▸ **Stated problem**
From the line that holds "Out of red sleeve" to the last line of the data, copy everything exactly; leave out all the rest.

• • • • • • •

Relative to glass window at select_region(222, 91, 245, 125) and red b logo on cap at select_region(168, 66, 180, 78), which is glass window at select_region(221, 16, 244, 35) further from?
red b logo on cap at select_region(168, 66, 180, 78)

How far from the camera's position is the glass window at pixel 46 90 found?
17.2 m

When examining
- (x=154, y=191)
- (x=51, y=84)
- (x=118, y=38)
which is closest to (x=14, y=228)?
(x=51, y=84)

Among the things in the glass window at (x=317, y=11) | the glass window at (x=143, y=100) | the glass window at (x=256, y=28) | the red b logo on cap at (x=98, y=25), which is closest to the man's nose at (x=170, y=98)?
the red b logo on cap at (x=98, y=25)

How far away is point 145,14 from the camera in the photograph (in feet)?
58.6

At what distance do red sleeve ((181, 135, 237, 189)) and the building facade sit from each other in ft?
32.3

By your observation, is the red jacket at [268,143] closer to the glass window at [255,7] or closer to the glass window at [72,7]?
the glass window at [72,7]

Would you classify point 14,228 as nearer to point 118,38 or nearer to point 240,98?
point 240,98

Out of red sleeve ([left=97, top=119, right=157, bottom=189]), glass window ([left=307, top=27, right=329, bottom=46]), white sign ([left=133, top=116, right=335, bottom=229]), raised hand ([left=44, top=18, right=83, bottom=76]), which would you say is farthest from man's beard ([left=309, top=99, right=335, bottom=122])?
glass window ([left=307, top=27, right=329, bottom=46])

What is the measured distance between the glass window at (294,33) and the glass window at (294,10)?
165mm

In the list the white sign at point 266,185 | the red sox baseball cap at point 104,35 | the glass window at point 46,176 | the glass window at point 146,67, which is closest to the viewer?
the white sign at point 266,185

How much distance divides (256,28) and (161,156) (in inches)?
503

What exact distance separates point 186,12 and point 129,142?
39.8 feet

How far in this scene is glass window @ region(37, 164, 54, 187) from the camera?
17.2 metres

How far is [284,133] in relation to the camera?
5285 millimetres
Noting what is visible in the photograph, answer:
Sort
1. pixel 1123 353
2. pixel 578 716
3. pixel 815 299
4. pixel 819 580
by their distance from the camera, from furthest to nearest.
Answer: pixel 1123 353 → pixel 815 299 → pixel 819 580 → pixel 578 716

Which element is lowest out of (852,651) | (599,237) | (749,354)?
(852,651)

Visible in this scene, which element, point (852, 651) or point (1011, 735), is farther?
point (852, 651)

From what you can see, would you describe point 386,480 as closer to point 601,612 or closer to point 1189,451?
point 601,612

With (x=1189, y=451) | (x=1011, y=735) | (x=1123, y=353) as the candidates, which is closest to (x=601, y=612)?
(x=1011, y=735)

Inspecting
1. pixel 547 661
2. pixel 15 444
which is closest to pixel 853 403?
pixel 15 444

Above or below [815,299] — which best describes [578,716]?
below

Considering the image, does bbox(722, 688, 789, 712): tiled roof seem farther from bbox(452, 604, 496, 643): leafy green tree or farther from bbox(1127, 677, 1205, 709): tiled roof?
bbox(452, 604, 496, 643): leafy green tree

• • • • • • •

▸ **Response**
Out of red sleeve ([left=97, top=119, right=157, bottom=189]), glass window ([left=307, top=27, right=329, bottom=46]), white sign ([left=133, top=116, right=335, bottom=229]), raised hand ([left=44, top=18, right=83, bottom=76]), which would you say is farthest from man's beard ([left=309, top=99, right=335, bottom=122])?
glass window ([left=307, top=27, right=329, bottom=46])

What is the measured distance between the glass window at (294,33) and the glass window at (294,10)?
165mm

In the list the white sign at point 266,185 | the red sox baseball cap at point 104,35 | the glass window at point 46,176 | the glass window at point 146,67, which is closest to the viewer?
the white sign at point 266,185

How much distance divides (256,28) and (161,156) (in inches)?
503

What exact distance separates point 186,12 and point 129,142?
39.8 feet

How far in this scene is glass window @ region(37, 164, 54, 187) from the camera?
17.2 metres

How far is [284,133] in relation to the camera?
5285 millimetres
Noting what is visible in the photograph, answer:
Sort
1. pixel 1123 353
2. pixel 578 716
3. pixel 815 299
4. pixel 819 580
by their distance from the camera, from furthest to nearest.
Answer: pixel 1123 353 → pixel 815 299 → pixel 819 580 → pixel 578 716

Which element is lowest out of (852,651) | (599,237) | (749,354)?
(852,651)

Visible in this scene, which element, point (852, 651) or point (1011, 735), is farther?
point (852, 651)

From what you can see, would you describe point 386,480 as closer to point 601,612 or closer to point 1189,451?
point 601,612

With (x=1189, y=451) | (x=1011, y=735) | (x=1123, y=353) as the candidates, which is closest to (x=601, y=612)?
(x=1011, y=735)

Inspecting
1. pixel 547 661
2. pixel 15 444
which is closest to pixel 853 403?
pixel 15 444

Above or below [815,299] — which best describes [578,716]?
below

Considering the image, does bbox(722, 688, 789, 712): tiled roof seem farther from bbox(452, 604, 496, 643): leafy green tree or farther from bbox(1127, 677, 1205, 709): tiled roof?
bbox(452, 604, 496, 643): leafy green tree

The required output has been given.